Task description
Reproduce the records word for word, starting at the line that contains "Of pixel 377" and stopping after the line that contains "1.15 metres". Leave the pictures out of your answer.

---

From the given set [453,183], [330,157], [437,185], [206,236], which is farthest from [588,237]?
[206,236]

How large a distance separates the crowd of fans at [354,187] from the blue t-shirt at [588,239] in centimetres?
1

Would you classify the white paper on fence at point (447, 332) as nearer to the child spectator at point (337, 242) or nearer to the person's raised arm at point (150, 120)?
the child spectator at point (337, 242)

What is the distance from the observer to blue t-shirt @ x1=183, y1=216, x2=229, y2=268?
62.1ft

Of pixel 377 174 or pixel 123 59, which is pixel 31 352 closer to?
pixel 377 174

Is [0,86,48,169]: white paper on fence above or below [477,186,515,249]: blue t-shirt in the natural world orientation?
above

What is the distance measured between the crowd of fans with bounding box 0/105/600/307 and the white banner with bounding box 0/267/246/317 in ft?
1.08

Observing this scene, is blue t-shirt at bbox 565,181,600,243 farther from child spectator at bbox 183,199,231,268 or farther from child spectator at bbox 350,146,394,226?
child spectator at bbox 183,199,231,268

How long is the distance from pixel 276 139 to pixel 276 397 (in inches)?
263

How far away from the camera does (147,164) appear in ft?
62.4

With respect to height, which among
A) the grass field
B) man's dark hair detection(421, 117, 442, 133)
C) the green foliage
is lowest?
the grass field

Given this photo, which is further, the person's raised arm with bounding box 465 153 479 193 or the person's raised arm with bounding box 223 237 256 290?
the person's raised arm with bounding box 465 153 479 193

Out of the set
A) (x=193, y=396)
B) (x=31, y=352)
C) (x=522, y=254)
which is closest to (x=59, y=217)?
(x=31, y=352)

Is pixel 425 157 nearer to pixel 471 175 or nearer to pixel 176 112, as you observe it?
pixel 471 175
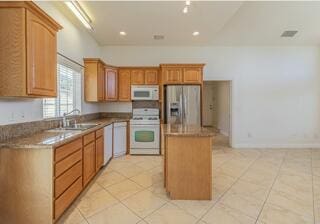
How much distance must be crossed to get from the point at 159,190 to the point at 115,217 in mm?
879

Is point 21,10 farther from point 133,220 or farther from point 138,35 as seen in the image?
point 138,35

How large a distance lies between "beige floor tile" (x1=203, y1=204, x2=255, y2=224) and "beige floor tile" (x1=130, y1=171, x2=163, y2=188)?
1.15 metres

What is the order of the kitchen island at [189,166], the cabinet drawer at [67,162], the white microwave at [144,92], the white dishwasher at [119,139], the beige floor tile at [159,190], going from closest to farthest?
the cabinet drawer at [67,162], the kitchen island at [189,166], the beige floor tile at [159,190], the white dishwasher at [119,139], the white microwave at [144,92]

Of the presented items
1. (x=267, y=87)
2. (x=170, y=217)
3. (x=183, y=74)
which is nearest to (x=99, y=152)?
(x=170, y=217)

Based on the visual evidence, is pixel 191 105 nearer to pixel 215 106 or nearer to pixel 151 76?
pixel 151 76

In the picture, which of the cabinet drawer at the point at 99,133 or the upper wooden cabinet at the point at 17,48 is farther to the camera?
the cabinet drawer at the point at 99,133

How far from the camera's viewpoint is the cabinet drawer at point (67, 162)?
7.05 feet

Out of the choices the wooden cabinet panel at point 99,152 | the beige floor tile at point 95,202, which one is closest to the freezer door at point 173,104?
the wooden cabinet panel at point 99,152

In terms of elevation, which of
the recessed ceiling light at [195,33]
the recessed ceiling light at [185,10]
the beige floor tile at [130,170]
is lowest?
the beige floor tile at [130,170]

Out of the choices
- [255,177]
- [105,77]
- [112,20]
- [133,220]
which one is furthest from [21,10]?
[255,177]

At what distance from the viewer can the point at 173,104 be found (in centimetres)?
511

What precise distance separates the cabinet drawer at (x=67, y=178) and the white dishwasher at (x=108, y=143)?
4.77ft

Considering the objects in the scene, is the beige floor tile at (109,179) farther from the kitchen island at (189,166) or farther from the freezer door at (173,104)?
the freezer door at (173,104)

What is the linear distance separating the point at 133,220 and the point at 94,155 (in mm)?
1489
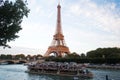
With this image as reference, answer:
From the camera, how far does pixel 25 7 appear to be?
21.9 meters

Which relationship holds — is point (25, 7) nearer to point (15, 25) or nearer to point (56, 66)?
point (15, 25)

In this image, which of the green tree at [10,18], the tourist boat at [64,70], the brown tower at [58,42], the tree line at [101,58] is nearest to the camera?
the green tree at [10,18]

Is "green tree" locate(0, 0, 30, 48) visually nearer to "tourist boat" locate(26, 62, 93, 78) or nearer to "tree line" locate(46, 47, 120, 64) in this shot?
"tourist boat" locate(26, 62, 93, 78)

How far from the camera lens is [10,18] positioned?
21016mm

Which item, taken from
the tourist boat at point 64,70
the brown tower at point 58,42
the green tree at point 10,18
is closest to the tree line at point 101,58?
the brown tower at point 58,42

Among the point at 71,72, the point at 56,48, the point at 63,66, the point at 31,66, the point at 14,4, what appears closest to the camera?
the point at 14,4

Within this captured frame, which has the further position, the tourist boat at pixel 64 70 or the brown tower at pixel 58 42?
the brown tower at pixel 58 42

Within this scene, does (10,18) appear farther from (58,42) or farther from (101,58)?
(58,42)

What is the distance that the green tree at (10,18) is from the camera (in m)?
20.6

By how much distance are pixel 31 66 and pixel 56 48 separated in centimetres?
5461

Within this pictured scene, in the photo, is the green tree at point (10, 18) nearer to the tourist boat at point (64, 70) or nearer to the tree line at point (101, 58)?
the tourist boat at point (64, 70)

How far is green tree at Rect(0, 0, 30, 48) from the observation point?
20.6m

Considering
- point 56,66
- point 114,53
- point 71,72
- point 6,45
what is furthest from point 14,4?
point 114,53

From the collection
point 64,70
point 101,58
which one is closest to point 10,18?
point 64,70
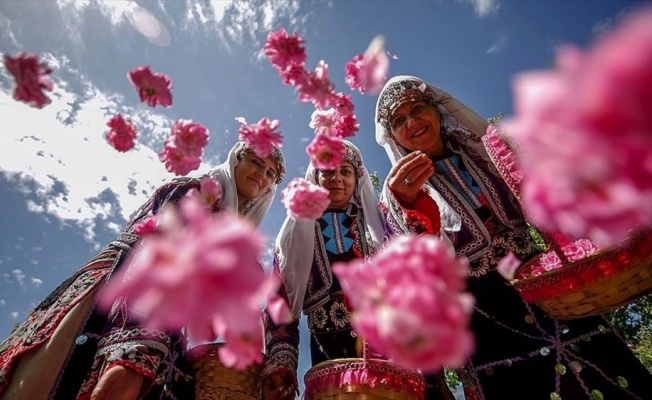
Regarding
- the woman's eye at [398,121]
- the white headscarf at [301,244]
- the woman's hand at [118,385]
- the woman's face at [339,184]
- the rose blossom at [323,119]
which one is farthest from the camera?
the woman's face at [339,184]

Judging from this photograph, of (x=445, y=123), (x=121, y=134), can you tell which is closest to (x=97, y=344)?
(x=121, y=134)

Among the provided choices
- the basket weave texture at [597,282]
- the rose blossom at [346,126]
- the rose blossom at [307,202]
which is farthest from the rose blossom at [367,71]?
the basket weave texture at [597,282]

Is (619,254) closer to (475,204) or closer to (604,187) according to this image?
(475,204)

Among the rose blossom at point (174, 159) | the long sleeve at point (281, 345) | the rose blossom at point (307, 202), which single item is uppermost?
the rose blossom at point (174, 159)

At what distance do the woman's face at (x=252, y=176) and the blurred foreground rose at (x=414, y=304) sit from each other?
7.20 ft

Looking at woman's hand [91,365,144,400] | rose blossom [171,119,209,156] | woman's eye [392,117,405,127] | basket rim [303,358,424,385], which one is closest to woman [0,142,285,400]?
woman's hand [91,365,144,400]

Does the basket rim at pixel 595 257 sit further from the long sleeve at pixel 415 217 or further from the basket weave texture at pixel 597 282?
the long sleeve at pixel 415 217

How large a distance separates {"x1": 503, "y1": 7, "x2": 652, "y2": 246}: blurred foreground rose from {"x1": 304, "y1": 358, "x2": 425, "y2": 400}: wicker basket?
123cm

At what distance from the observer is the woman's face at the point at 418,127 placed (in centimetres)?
249

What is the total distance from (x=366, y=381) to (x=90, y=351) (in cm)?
124

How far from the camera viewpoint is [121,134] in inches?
82.7

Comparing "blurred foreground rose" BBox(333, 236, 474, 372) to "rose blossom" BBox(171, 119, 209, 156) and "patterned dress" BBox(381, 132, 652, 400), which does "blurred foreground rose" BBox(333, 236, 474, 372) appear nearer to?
"patterned dress" BBox(381, 132, 652, 400)

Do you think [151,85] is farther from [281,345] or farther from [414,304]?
[414,304]

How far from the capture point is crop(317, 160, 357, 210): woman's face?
2.76 metres
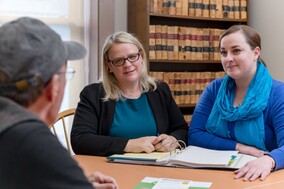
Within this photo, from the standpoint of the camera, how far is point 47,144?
0.63 metres

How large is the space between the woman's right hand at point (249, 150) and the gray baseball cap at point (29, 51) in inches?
47.6

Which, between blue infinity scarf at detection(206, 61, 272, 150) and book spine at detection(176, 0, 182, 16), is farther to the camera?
book spine at detection(176, 0, 182, 16)

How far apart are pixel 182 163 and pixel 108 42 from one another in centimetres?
86

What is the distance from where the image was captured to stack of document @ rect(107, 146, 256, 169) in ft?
5.05

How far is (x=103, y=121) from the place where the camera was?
6.60 feet

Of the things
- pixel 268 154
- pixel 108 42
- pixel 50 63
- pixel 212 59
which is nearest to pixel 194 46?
pixel 212 59

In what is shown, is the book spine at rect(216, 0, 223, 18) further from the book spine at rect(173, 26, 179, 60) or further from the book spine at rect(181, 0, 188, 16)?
the book spine at rect(173, 26, 179, 60)

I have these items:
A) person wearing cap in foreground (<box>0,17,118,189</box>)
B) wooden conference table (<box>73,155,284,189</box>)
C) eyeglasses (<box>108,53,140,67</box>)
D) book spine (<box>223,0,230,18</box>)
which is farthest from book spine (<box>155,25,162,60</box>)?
person wearing cap in foreground (<box>0,17,118,189</box>)

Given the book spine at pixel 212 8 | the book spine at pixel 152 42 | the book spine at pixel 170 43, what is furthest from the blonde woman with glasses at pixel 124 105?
the book spine at pixel 212 8

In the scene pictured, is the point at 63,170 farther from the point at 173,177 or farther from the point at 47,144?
the point at 173,177

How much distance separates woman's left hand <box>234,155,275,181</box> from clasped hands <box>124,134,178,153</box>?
0.41m

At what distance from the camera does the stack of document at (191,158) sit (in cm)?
154

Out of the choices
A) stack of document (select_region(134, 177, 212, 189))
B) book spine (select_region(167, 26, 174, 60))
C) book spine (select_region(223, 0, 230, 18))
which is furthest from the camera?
book spine (select_region(223, 0, 230, 18))

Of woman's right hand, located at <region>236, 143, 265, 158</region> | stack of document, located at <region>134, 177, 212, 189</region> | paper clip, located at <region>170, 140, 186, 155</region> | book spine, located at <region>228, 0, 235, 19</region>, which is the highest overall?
book spine, located at <region>228, 0, 235, 19</region>
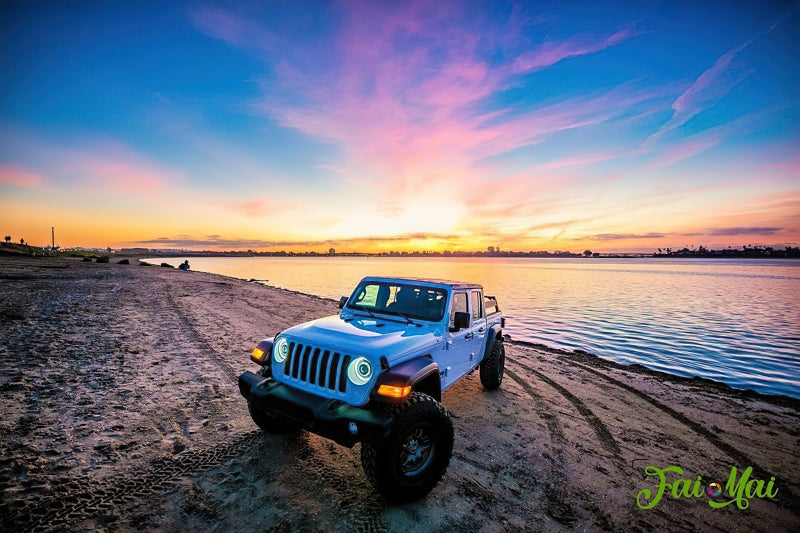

---

Correct answer
Of pixel 377 174 or pixel 123 59, which is pixel 31 352 closer to?
pixel 377 174

Is [0,86,48,169]: white paper on fence above or below [477,186,515,249]: blue t-shirt in the natural world orientation?
above

What is the distance measured between the crowd of fans with bounding box 0/105/600/307 and the white banner with bounding box 0/267/246/317 in ft?
1.08

Observing this scene, is blue t-shirt at bbox 565,181,600,243 farther from child spectator at bbox 183,199,231,268 or farther from child spectator at bbox 350,146,394,226?
child spectator at bbox 183,199,231,268

How long is the distance from pixel 276 139 to pixel 276 397 (in inches)?
263

How far away from the camera does (147,164) appear in ft?
62.4

With respect to height, which among
A) the grass field
B) man's dark hair detection(421, 117, 442, 133)
C) the green foliage
is lowest?
the grass field

Given this photo, which is further, the person's raised arm with bounding box 465 153 479 193 or the person's raised arm with bounding box 223 237 256 290?
the person's raised arm with bounding box 465 153 479 193

Out of the set
A) (x=193, y=396)
B) (x=31, y=352)
C) (x=522, y=254)
which is closest to (x=59, y=217)?
(x=31, y=352)

Is pixel 425 157 nearer to pixel 471 175 or nearer to pixel 176 112, as you observe it?
pixel 471 175
How much distance must be crossed to get from the point at 159,190 to the point at 115,217 in mm?
879

Is point 21,10 farther from point 133,220 or farther from point 138,35 as seen in the image?
point 138,35

How large a distance lies between "beige floor tile" (x1=203, y1=204, x2=255, y2=224) and "beige floor tile" (x1=130, y1=171, x2=163, y2=188)?
1.15 metres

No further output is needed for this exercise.